DATA EXCERPTS below:

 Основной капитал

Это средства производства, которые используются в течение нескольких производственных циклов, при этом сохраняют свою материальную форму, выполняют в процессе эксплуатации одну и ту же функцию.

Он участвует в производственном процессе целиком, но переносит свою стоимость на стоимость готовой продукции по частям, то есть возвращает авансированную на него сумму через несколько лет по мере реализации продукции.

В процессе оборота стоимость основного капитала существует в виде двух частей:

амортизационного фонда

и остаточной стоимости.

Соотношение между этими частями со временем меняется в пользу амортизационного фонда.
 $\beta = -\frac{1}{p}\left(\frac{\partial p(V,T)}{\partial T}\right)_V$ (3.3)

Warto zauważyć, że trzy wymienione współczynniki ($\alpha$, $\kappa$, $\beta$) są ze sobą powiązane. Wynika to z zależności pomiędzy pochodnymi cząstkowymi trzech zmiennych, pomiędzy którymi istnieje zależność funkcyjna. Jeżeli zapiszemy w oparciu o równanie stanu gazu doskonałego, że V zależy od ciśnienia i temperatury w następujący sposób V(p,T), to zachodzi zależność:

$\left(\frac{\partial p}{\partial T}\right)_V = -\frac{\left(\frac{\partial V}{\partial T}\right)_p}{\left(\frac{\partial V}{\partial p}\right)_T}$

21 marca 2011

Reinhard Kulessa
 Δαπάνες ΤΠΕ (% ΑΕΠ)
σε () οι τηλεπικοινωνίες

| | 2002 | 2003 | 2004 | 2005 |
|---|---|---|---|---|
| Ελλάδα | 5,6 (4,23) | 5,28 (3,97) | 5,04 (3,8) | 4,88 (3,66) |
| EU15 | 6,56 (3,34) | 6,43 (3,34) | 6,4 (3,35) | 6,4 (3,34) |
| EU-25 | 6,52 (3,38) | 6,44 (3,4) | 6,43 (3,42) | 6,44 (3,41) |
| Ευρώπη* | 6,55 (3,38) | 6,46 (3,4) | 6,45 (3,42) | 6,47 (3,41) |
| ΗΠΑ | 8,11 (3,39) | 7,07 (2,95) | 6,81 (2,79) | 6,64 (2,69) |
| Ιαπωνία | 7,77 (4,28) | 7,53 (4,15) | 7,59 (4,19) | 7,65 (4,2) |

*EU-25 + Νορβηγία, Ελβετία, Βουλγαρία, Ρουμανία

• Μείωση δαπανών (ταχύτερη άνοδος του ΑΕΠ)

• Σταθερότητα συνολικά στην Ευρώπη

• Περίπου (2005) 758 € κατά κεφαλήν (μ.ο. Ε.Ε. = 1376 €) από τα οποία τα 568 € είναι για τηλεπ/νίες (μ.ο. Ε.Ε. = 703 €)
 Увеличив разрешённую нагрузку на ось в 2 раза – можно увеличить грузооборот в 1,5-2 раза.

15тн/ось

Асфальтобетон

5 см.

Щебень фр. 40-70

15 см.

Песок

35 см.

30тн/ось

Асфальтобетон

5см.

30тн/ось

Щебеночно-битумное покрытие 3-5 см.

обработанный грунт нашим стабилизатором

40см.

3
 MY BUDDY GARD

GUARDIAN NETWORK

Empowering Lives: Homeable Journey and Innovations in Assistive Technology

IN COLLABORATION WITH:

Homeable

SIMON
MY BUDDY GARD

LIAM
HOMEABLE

End of DATA EXCERPTS.

■ **TASK REQUIREMENTS**: The answer must be every entry, reproduced exactly.

■ **ANSWER FOR THIS EXERCISE**:
 Основной капитал

Это средства производства, которые используются в течение нескольких производственных циклов, при этом сохраняют свою материальную форму, выполняют в процессе эксплуатации одну и ту же функцию.

Он участвует в производственном процессе целиком, но переносит свою стоимость на стоимость готовой продукции по частям, то есть возвращает авансированную на него сумму через несколько лет по мере реализации продукции.

В процессе оборота стоимость основного капитала существует в виде двух частей:

амортизационного фонда

и остаточной стоимости.

Соотношение между этими частями со временем меняется в пользу амортизационного фонда.
 $\beta = -\frac{1}{p}\left(\frac{\partial p(V,T)}{\partial T}\right)_V$ (3.3)

Warto zauważyć, że trzy wymienione współczynniki ($\alpha$, $\kappa$, $\beta$) są ze sobą powiązane. Wynika to z zależności pomiędzy pochodnymi cząstkowymi trzech zmiennych, pomiędzy którymi istnieje zależność funkcyjna. Jeżeli zapiszemy w oparciu o równanie stanu gazu doskonałego, że V zależy od ciśnienia i temperatury w następujący sposób V(p,T), to zachodzi zależność:

$\left(\frac{\partial p}{\partial T}\right)_V = -\frac{\left(\frac{\partial V}{\partial T}\right)_p}{\left(\frac{\partial V}{\partial p}\right)_T}$

21 marca 2011

Reinhard Kulessa
 Δαπάνες ΤΠΕ (% ΑΕΠ)
σε () οι τηλεπικοινωνίες

| | 2002 | 2003 | 2004 | 2005 |
|---|---|---|---|---|
| Ελλάδα | 5,6 (4,23) | 5,28 (3,97) | 5,04 (3,8) | 4,88 (3,66) |
| EU15 | 6,56 (3,34) | 6,43 (3,34) | 6,4 (3,35) | 6,4 (3,34) |
| EU-25 | 6,52 (3,38) | 6,44 (3,4) | 6,43 (3,42) | 6,44 (3,41) |
| Ευρώπη* | 6,55 (3,38) | 6,46 (3,4) | 6,45 (3,42) | 6,47 (3,41) |
| ΗΠΑ | 8,11 (3,39) | 7,07 (2,95) | 6,81 (2,79) | 6,64 (2,69) |
| Ιαπωνία | 7,77 (4,28) | 7,53 (4,15) | 7,59 (4,19) | 7,65 (4,2) |

*EU-25 + Νορβηγία, Ελβετία, Βουλγαρία, Ρουμανία

• Μείωση δαπανών (ταχύτερη άνοδος του ΑΕΠ)

• Σταθερότητα συνολικά στην Ευρώπη

• Περίπου (2005) 758 € κατά κεφαλήν (μ.ο. Ε.Ε. = 1376 €) από τα οποία τα 568 € είναι για τηλεπ/νίες (μ.ο. Ε.Ε. = 703 €)
 Увеличив разрешённую нагрузку на ось в 2 раза – можно увеличить грузооборот в 1,5-2 раза.

15тн/ось

Асфальтобетон

5 см.

Щебень фр. 40-70

15 см.

Песок

35 см.

30тн/ось

Асфальтобетон

5см.

30тн/ось

Щебеночно-битумное покрытие 3-5 см.

обработанный грунт нашим стабилизатором

40см.

3
 MY BUDDY GARD

GUARDIAN NETWORK

Empowering Lives: Homeable Journey and Innovations in Assistive Technology

IN COLLABORATION WITH:

Homeable

SIMON
MY BUDDY GARD

LIAM
HOMEABLE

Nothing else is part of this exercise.